JOB -> How many lines of the records below contain the word "foliage"? Reply with the number alone.

RECORDS TO USE ->
--- START ---

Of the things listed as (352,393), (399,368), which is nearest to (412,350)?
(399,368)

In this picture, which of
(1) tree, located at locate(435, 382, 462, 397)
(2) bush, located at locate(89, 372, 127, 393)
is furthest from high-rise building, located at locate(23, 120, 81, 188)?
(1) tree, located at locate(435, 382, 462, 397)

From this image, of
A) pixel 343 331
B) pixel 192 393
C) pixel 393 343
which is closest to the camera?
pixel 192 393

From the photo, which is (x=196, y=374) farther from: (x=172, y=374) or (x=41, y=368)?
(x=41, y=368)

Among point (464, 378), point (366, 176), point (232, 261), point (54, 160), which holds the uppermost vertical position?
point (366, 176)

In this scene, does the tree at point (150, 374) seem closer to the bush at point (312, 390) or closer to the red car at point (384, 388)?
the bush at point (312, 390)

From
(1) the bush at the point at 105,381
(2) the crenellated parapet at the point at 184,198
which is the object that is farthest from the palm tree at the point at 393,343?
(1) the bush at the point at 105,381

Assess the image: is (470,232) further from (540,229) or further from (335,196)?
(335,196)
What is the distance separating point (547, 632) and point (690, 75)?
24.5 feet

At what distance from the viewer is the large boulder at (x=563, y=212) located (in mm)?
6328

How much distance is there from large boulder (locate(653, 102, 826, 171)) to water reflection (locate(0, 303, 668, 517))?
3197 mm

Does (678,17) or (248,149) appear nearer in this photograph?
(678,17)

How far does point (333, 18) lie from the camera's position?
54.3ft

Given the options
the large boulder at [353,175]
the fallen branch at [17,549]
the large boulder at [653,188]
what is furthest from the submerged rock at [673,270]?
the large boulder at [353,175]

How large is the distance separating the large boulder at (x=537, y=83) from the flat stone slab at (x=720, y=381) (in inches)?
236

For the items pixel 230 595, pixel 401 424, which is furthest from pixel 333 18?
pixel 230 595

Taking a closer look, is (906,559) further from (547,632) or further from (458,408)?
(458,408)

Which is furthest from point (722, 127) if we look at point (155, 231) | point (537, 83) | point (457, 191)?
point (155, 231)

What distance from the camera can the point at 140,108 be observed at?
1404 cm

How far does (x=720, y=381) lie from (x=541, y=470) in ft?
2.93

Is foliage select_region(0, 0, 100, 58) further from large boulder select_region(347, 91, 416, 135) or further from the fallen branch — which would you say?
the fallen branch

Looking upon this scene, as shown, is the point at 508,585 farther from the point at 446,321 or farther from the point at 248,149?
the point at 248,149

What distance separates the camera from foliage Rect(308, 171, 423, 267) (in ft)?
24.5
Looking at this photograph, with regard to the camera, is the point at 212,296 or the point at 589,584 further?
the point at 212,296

--- END ---
--- START ---

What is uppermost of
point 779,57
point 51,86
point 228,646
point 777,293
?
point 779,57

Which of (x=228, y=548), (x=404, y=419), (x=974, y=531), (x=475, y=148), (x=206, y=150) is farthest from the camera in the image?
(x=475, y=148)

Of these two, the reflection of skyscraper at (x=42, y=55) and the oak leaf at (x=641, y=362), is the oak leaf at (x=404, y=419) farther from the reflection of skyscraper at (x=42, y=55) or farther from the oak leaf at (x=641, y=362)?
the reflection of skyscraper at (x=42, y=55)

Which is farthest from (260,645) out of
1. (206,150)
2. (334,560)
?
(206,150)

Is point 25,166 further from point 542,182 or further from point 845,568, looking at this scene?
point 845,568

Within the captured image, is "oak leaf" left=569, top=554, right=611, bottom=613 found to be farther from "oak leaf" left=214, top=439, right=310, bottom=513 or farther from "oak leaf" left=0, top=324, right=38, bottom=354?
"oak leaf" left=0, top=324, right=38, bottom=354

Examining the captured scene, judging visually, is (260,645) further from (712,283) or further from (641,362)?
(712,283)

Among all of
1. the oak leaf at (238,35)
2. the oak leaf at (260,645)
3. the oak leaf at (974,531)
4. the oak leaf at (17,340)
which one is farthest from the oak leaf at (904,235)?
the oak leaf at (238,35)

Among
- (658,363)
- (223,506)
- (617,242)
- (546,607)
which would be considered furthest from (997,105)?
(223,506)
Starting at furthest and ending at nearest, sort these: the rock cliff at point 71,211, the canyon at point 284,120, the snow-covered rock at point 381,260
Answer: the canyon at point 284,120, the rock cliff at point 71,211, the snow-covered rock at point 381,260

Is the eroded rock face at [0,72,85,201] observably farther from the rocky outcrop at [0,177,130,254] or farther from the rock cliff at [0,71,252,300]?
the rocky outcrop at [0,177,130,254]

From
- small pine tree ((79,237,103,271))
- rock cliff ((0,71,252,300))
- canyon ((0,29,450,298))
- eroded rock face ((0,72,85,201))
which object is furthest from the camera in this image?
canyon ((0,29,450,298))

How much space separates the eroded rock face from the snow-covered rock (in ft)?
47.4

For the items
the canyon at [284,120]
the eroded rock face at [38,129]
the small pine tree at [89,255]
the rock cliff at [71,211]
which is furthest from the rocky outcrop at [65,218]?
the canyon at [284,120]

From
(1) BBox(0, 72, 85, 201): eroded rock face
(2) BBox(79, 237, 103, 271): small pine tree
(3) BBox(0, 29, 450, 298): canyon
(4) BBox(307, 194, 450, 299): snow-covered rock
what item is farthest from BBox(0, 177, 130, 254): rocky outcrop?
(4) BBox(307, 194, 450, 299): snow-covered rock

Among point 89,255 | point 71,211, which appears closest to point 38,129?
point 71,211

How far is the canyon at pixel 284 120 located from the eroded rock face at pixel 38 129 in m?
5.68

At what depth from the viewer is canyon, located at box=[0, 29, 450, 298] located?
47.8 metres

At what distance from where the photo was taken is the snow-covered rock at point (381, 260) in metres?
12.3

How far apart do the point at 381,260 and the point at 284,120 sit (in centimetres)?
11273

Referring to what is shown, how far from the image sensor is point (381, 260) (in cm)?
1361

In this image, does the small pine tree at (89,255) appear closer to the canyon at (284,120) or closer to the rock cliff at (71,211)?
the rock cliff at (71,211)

--- END ---

EXERCISE SOLUTION -> 2